Erstes Gold für Deutschland – Rodler Langenhan triumphiert
Was für eine Triumphfahrt! Als Letzter des olympischen Rodelwettbewerbs und damit als Führender nach drei Läufen mit jeweils neuem Bahnrekord stürzte sich Max Langenhan auf seinem Schlitten den Eiskanal hinunter. Nur einmal noch musste er eine exzellente Fahrt hinlegen, einmal noch 53 Sekunden – dann würde er den größten Erfolg seiner Karriere feiern können. Hier in Cortina d’Ampezzo. Alle Augen waren auf den 26-Jährigen gerichtet, im Zielbereich versammelte sich die deutsche Mannschaft vor einem Bildschirm, an der Bahn und auf der Zieltribüne fieberten etliche deutsche Fans mit, darunter Langenhans Fanclub aus Thüringen.

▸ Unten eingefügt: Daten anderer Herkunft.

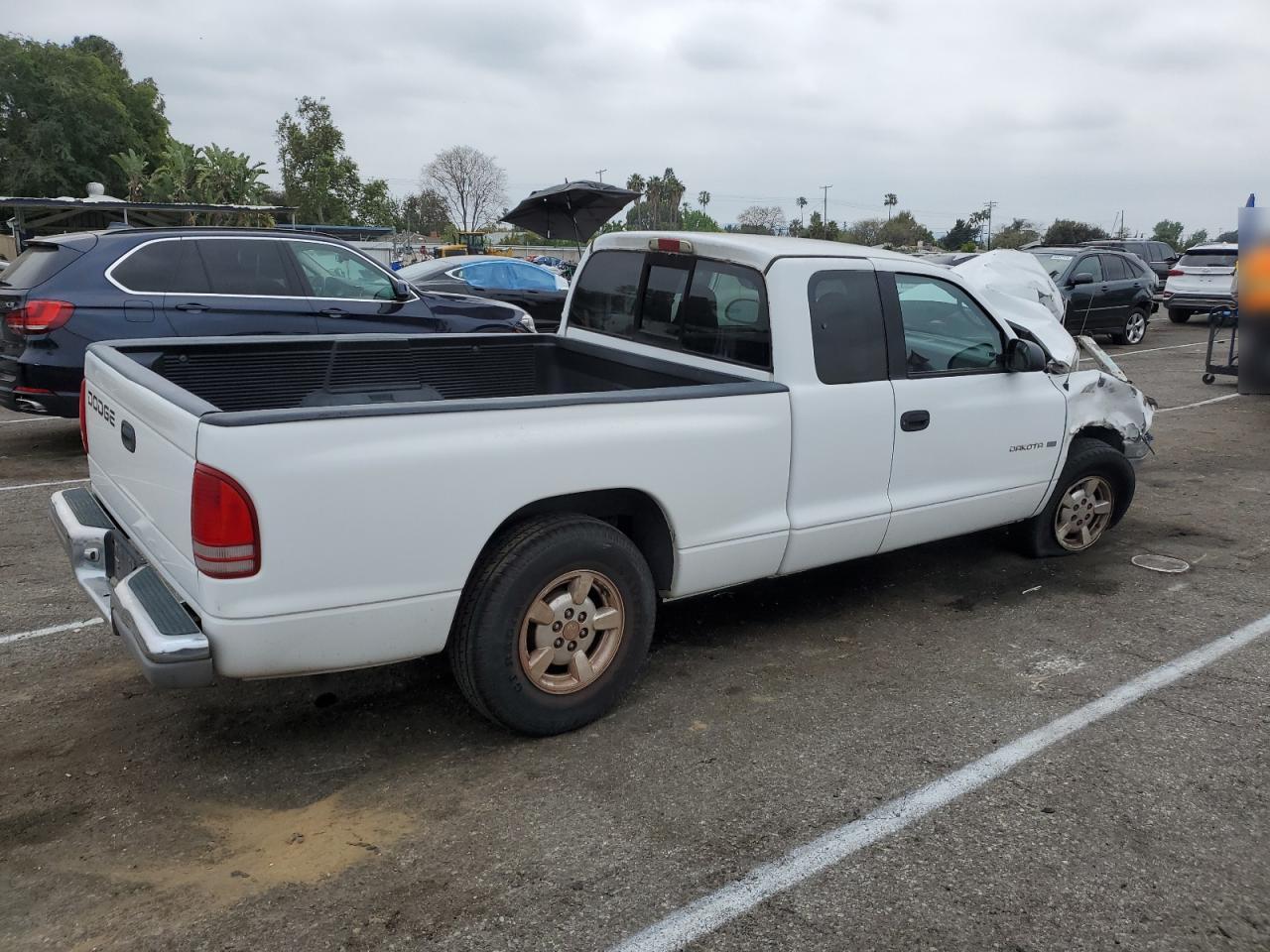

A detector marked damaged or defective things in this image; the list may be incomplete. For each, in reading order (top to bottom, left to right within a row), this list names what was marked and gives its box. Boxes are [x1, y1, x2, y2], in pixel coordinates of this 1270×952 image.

crumpled hood [956, 249, 1080, 369]
damaged front end [1064, 335, 1159, 464]
crashed vehicle [55, 232, 1159, 738]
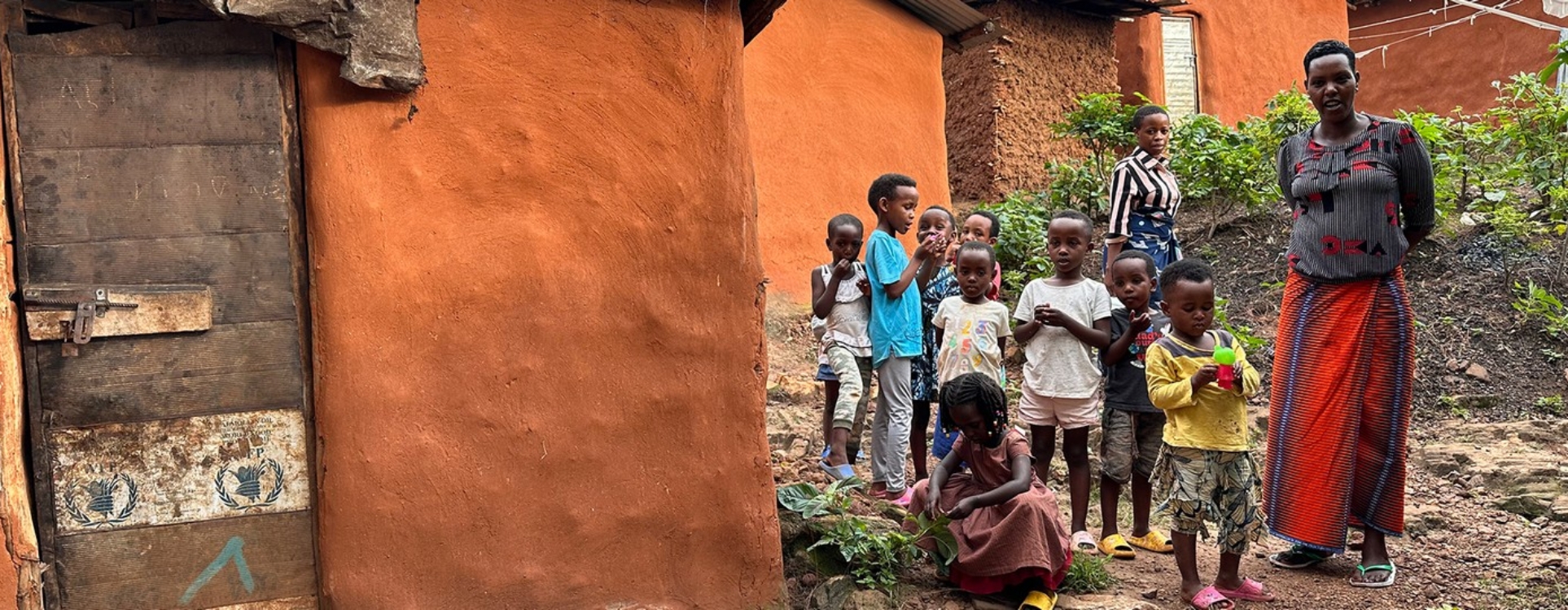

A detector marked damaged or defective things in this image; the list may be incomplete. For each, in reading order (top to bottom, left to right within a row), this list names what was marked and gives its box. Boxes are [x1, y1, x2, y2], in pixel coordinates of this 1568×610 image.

rusty metal latch [24, 290, 138, 345]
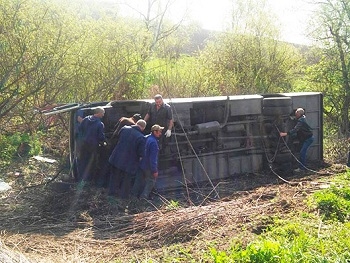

Knapp drei Zehntelsekunden Vorsprung hatte er auf den Österreicher Jonas Müller – viel, doch nichts ist jemals sicher. „Der Max ist eine coole Socke“, sagte Bundestrainer Patrick Leitner nun. „Ich bin davon überzeugt, dass er es packt.“ Und Langenhan lieferte tatsächlich ab, als wäre Nervosität ein Fremdwort für ihn. Der Weltmeister von 2024 und 2025, der in dieser Saison zwar sechsmal auf dem Podest, aber kein einziges Mal ganz oben stand, vollbrachte im Zeichen der olympischen Ringe sein Meisterstück: Um 19.11 Uhr raste er als Olympiasieger und mit dem vierten Bahnrekord im vierten Lauf ins Ziel. Felix Loch, der kurz vorher weinend in den Armen seines Vaters versunken war, war der erste Gratulant, umarmte ihn und sagte nur: „Geile Sau! Genieß es, genieß es!“
Nach dem Silber von Skirennfahrerin Emma Aicher zur Mittagszeit und Bronze durch die Mixed-Staffel im Biathlon holte Langenhan damit das erste Gold dieser Winterspiele für die deutsche Mannschaft. Für die Sportler des Bob- und Schlittenverbandes, die Erfolgsgaranten Deutschlands bei Winterspielen, ein Start nach Maß. Der Eiskanal, er könnte zu ihrer Goldgrube werden.
Dabei war es eigentlich Felix Loch und nicht Langenhan gewesen, der hier als Favorit auf Gold gegolten hatte. War Loch doch so stark in die Saison gestartet wie lange nicht mehr und als Weltcupführender nach Cortina gereist. Der 36-Jährige aber erlebte am Samstag und Sonntag bittere Momente, wurde am Ende Sechster. Silber ging an den Österreicher Müller vor dem Italiener Dominik Fischnaller. Der Chemnitzer Timon Grancagnolo wurde Neunter.